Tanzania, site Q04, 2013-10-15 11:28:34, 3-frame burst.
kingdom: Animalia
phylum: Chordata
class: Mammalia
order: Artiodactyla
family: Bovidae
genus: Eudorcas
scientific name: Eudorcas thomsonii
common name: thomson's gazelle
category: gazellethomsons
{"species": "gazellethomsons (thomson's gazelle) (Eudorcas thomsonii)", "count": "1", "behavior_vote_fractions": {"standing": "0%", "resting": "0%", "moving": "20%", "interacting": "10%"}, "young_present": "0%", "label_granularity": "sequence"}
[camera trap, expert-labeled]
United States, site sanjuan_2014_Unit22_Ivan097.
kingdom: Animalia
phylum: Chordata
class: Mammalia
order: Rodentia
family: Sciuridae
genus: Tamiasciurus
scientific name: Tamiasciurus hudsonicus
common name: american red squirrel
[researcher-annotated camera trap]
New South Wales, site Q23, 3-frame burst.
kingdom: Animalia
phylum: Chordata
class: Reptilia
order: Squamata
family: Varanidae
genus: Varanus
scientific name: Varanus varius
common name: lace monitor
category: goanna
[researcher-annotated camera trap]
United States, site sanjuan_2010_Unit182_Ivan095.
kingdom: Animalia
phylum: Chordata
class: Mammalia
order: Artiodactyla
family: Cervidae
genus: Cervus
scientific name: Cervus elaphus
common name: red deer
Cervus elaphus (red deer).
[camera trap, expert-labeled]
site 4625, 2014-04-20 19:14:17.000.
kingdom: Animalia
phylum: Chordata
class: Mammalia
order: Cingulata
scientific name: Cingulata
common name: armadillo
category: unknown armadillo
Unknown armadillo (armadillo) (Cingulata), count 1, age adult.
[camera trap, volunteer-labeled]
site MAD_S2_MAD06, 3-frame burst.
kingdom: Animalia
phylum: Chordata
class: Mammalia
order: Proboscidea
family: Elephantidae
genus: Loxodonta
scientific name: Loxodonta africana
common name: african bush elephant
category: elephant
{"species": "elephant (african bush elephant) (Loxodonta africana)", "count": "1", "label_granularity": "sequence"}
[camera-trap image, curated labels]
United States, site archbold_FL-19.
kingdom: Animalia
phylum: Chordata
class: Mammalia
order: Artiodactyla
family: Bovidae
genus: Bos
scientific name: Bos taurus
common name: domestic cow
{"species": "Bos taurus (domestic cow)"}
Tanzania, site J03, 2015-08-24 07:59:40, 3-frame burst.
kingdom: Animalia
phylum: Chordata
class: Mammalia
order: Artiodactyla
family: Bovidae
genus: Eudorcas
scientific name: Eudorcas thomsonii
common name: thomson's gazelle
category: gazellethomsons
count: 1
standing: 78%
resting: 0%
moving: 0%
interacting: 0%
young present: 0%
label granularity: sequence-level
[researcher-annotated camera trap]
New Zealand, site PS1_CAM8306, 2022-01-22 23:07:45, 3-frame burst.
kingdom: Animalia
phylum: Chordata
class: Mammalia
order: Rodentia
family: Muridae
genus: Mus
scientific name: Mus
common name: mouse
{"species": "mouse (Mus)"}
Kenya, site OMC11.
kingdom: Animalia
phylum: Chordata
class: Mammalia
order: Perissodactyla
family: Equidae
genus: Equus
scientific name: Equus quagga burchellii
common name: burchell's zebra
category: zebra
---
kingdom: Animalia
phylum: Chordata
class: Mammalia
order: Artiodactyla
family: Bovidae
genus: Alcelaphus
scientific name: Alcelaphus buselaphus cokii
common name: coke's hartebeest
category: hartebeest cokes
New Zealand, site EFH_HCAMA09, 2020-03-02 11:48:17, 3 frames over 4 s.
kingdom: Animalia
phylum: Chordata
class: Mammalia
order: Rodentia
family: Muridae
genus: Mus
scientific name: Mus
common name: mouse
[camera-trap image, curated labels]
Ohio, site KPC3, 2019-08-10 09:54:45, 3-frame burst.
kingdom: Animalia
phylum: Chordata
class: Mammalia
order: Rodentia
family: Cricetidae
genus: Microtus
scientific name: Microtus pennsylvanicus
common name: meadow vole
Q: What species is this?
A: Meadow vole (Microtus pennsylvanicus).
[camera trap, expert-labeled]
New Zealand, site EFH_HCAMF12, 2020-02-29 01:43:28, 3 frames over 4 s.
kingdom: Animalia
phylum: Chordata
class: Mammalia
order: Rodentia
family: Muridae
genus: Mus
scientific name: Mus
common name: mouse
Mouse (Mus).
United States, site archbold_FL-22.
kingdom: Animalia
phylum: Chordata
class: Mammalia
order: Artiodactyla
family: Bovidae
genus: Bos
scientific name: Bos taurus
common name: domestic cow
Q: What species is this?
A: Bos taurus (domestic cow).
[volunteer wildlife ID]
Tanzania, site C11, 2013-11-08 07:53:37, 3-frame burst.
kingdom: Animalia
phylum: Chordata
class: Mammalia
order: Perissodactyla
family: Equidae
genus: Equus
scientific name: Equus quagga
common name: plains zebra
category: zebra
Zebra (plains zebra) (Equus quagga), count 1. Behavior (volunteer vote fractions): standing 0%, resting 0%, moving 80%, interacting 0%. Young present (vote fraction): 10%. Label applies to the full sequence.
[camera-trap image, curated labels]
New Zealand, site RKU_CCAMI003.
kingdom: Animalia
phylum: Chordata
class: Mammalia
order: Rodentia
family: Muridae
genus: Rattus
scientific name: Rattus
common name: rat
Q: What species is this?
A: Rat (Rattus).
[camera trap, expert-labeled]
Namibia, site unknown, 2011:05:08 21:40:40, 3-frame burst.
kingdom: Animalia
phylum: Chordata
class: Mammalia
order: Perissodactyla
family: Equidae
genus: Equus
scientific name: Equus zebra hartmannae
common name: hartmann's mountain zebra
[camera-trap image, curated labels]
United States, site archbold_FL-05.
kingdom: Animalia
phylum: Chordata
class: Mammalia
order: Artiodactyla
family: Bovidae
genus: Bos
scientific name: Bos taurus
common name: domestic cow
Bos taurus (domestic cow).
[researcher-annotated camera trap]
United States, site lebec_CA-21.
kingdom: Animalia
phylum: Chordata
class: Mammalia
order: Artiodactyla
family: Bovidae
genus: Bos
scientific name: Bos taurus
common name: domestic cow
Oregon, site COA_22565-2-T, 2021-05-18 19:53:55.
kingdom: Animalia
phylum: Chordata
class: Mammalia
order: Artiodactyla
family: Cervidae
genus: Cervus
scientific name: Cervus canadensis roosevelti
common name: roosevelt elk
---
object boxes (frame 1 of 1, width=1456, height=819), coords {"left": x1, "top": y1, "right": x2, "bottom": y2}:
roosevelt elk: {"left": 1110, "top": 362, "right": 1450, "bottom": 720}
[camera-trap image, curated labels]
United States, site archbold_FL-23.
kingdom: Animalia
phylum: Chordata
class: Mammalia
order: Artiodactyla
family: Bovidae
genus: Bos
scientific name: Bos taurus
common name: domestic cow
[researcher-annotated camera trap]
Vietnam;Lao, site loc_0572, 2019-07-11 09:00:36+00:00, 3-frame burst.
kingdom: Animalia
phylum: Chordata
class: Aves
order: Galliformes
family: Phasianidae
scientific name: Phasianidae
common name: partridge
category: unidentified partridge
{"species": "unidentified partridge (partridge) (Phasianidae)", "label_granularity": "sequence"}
▬▬▬
• _PROBLEM TO WORK ON_: Every line of the material above is to be copied exactly.

• _RESPONSE_:
Tanzania, site Q04, 2013-10-15 11:28:34, 3-frame burst.
kingdom: Animalia
phylum: Chordata
class: Mammalia
order: Artiodactyla
family: Bovidae
genus: Eudorcas
scientific name: Eudorcas thomsonii
common name: thomson's gazelle
category: gazellethomsons
{"species": "gazellethomsons (thomson's gazelle) (Eudorcas thomsonii)", "count": "1", "behavior_vote_fractions": {"standing": "0%", "resting": "0%", "moving": "20%", "interacting": "10%"}, "young_present": "0%", "label_granularity": "sequence"}
[camera trap, expert-labeled]
United States, site sanjuan_2014_Unit22_Ivan097.
kingdom: Animalia
phylum: Chordata
class: Mammalia
order: Rodentia
family: Sciuridae
genus: Tamiasciurus
scientific name: Tamiasciurus hudsonicus
common name: american red squirrel
[researcher-annotated camera trap]
New South Wales, site Q23, 3-frame burst.
kingdom: Animalia
phylum: Chordata
class: Reptilia
order: Squamata
family: Varanidae
genus: Varanus
scientific name: Varanus varius
common name: lace monitor
category: goanna
[researcher-annotated camera trap]
United States, site sanjuan_2010_Unit182_Ivan095.
kingdom: Animalia
phylum: Chordata
class: Mammalia
order: Artiodactyla
family: Cervidae
genus: Cervus
scientific name: Cervus elaphus
common name: red deer
Cervus elaphus (red deer).
[camera trap, expert-labeled]
site 4625, 2014-04-20 19:14:17.000.
kingdom: Animalia
phylum: Chordata
class: Mammalia
order: Cingulata
scientific name: Cingulata
common name: armadillo
category: unknown armadillo
Unknown armadillo (armadillo) (Cingulata), count 1, age adult.
[camera trap, volunteer-labeled]
site MAD_S2_MAD06, 3-frame burst.
kingdom: Animalia
phylum: Chordata
class: Mammalia
order: Proboscidea
family: Elephantidae
genus: Loxodonta
scientific name: Loxodonta africana
common name: african bush elephant
category: elephant
{"species": "elephant (african bush elephant) (Loxodonta africana)", "count": "1", "label_granularity": "sequence"}
[camera-trap image, curated labels]
United States, site archbold_FL-19.
kingdom: Animalia
phylum: Chordata
class: Mammalia
order: Artiodactyla
family: Bovidae
genus: Bos
scientific name: Bos taurus
common name: domestic cow
{"species": "Bos taurus (domestic cow)"}
Tanzania, site J03, 2015-08-24 07:59:40, 3-frame burst.
kingdom: Animalia
phylum: Chordata
class: Mammalia
order: Artiodactyla
family: Bovidae
genus: Eudorcas
scientific name: Eudorcas thomsonii
common name: thomson's gazelle
category: gazellethomsons
count: 1
standing: 78%
resting: 0%
moving: 0%
interacting: 0%
young present: 0%
label granularity: sequence-level
[researcher-annotated camera trap]
New Zealand, site PS1_CAM8306, 2022-01-22 23:07:45, 3-frame burst.
kingdom: Animalia
phylum: Chordata
class: Mammalia
order: Rodentia
family: Muridae
genus: Mus
scientific name: Mus
common name: mouse
{"species": "mouse (Mus)"}
Kenya, site OMC11.
kingdom: Animalia
phylum: Chordata
class: Mammalia
order: Perissodactyla
family: Equidae
genus: Equus
scientific name: Equus quagga burchellii
common name: burchell's zebra
category: zebra
---
kingdom: Animalia
phylum: Chordata
class: Mammalia
order: Artiodactyla
family: Bovidae
genus: Alcelaphus
scientific name: Alcelaphus buselaphus cokii
common name: coke's hartebeest
category: hartebeest cokes
New Zealand, site EFH_HCAMA09, 2020-03-02 11:48:17, 3 frames over 4 s.
kingdom: Animalia
phylum: Chordata
class: Mammalia
order: Rodentia
family: Muridae
genus: Mus
scientific name: Mus
common name: mouse
[camera-trap image, curated labels]
Ohio, site KPC3, 2019-08-10 09:54:45, 3-frame burst.
kingdom: Animalia
phylum: Chordata
class: Mammalia
order: Rodentia
family: Cricetidae
genus: Microtus
scientific name: Microtus pennsylvanicus
common name: meadow vole
Q: What species is this?
A: Meadow vole (Microtus pennsylvanicus).
[camera trap, expert-labeled]
New Zealand, site EFH_HCAMF12, 2020-02-29 01:43:28, 3 frames over 4 s.
kingdom: Animalia
phylum: Chordata
class: Mammalia
order: Rodentia
family: Muridae
genus: Mus
scientific name: Mus
common name: mouse
Mouse (Mus).
United States, site archbold_FL-22.
kingdom: Animalia
phylum: Chordata
class: Mammalia
order: Artiodactyla
family: Bovidae
genus: Bos
scientific name: Bos taurus
common name: domestic cow
Q: What species is this?
A: Bos taurus (domestic cow).
[volunteer wildlife ID]
Tanzania, site C11, 2013-11-08 07:53:37, 3-frame burst.
kingdom: Animalia
phylum: Chordata
class: Mammalia
order: Perissodactyla
family: Equidae
genus: Equus
scientific name: Equus quagga
common name: plains zebra
category: zebra
Zebra (plains zebra) (Equus quagga), count 1. Behavior (volunteer vote fractions): standing 0%, resting 0%, moving 80%, interacting 0%. Young present (vote fraction): 10%. Label applies to the full sequence.
[camera-trap image, curated labels]
New Zealand, site RKU_CCAMI003.
kingdom: Animalia
phylum: Chordata
class: Mammalia
order: Rodentia
family: Muridae
genus: Rattus
scientific name: Rattus
common name: rat
Q: What species is this?
A: Rat (Rattus).
[camera trap, expert-labeled]
Namibia, site unknown, 2011:05:08 21:40:40, 3-frame burst.
kingdom: Animalia
phylum: Chordata
class: Mammalia
order: Perissodactyla
family: Equidae
genus: Equus
scientific name: Equus zebra hartmannae
common name: hartmann's mountain zebra
[camera-trap image, curated labels]
United States, site archbold_FL-05.
kingdom: Animalia
phylum: Chordata
class: Mammalia
order: Artiodactyla
family: Bovidae
genus: Bos
scientific name: Bos taurus
common name: domestic cow
Bos taurus (domestic cow).
[researcher-annotated camera trap]
United States, site lebec_CA-21.
kingdom: Animalia
phylum: Chordata
class: Mammalia
order: Artiodactyla
family: Bovidae
genus: Bos
scientific name: Bos taurus
common name: domestic cow
Oregon, site COA_22565-2-T, 2021-05-18 19:53:55.
kingdom: Animalia
phylum: Chordata
class: Mammalia
order: Artiodactyla
family: Cervidae
genus: Cervus
scientific name: Cervus canadensis roosevelti
common name: roosevelt elk
---
object boxes (frame 1 of 1, width=1456, height=819), coords {"left": x1, "top": y1, "right": x2, "bottom": y2}:
roosevelt elk: {"left": 1110, "top": 362, "right": 1450, "bottom": 720}
[camera-trap image, curated labels]
United States, site archbold_FL-23.
kingdom: Animalia
phylum: Chordata
class: Mammalia
order: Artiodactyla
family: Bovidae
genus: Bos
scientific name: Bos taurus
common name: domestic cow
[researcher-annotated camera trap]
Vietnam;Lao, site loc_0572, 2019-07-11 09:00:36+00:00, 3-frame burst.
kingdom: Animalia
phylum: Chordata
class: Aves
order: Galliformes
family: Phasianidae
scientific name: Phasianidae
common name: partridge
category: unidentified partridge
{"species": "unidentified partridge (partridge) (Phasianidae)", "label_granularity": "sequence"}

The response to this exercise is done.